◆ INFORMATION SHOWN
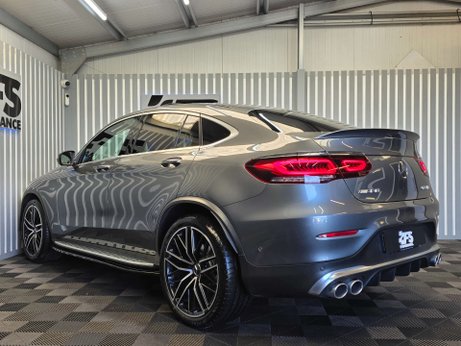 Mercedes-Benz GLC 3.0 GLC43 V6 AMG (Premium Plus) Coupe 5dr Petrol G-Tronic+ 4MATIC Euro 6 (s 35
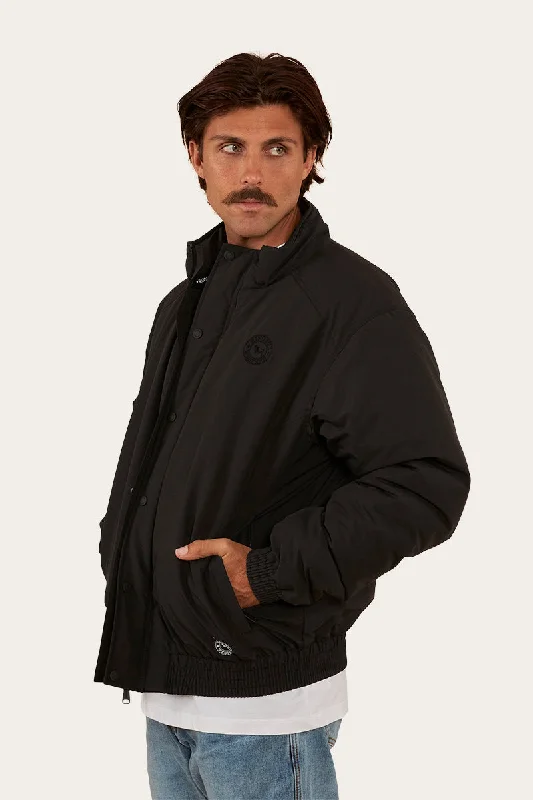 Kidman Mens Jacket - Black/Black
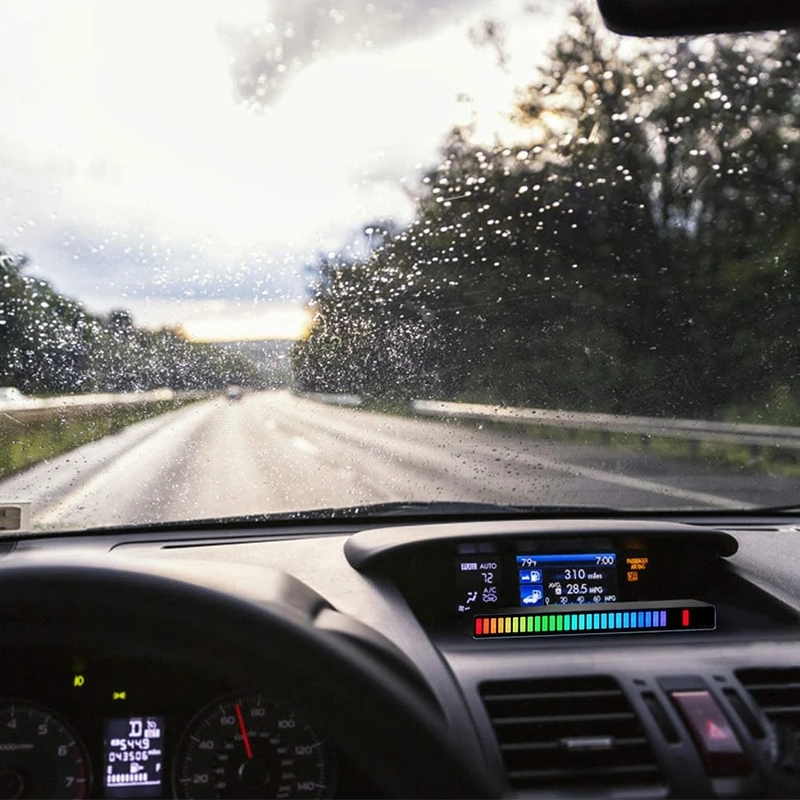 RGB Car Dazzling Sound Controlled Led Light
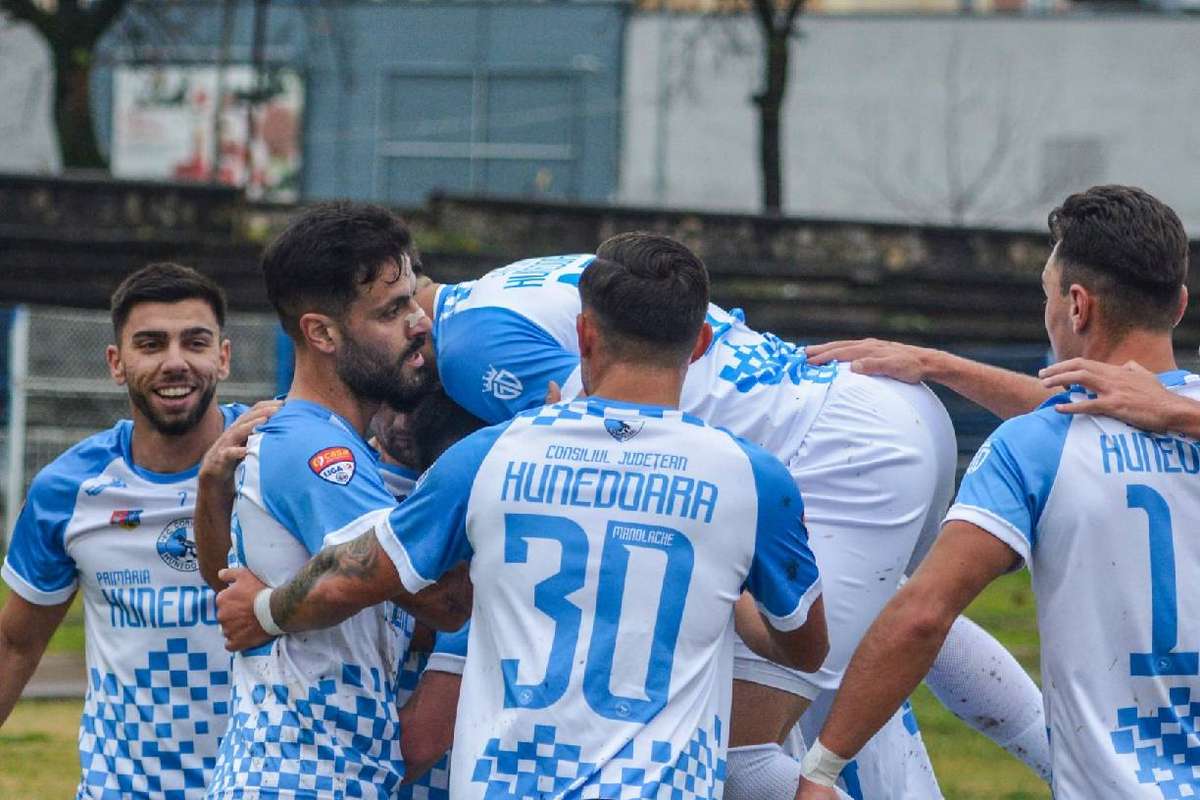 Corvinul ramane neinvinse in Liga a 2 a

◆ YOUR INSTRUCTIONS
Find the line with "RGB Car Dazzling Sound Controlled Led Light". Return it and each line after it through the end of the data, exactly, without pictures.

◆ FINISHED TASK
 RGB Car Dazzling Sound Controlled Led Light
 Corvinul ramane neinvinse in Liga a 2 a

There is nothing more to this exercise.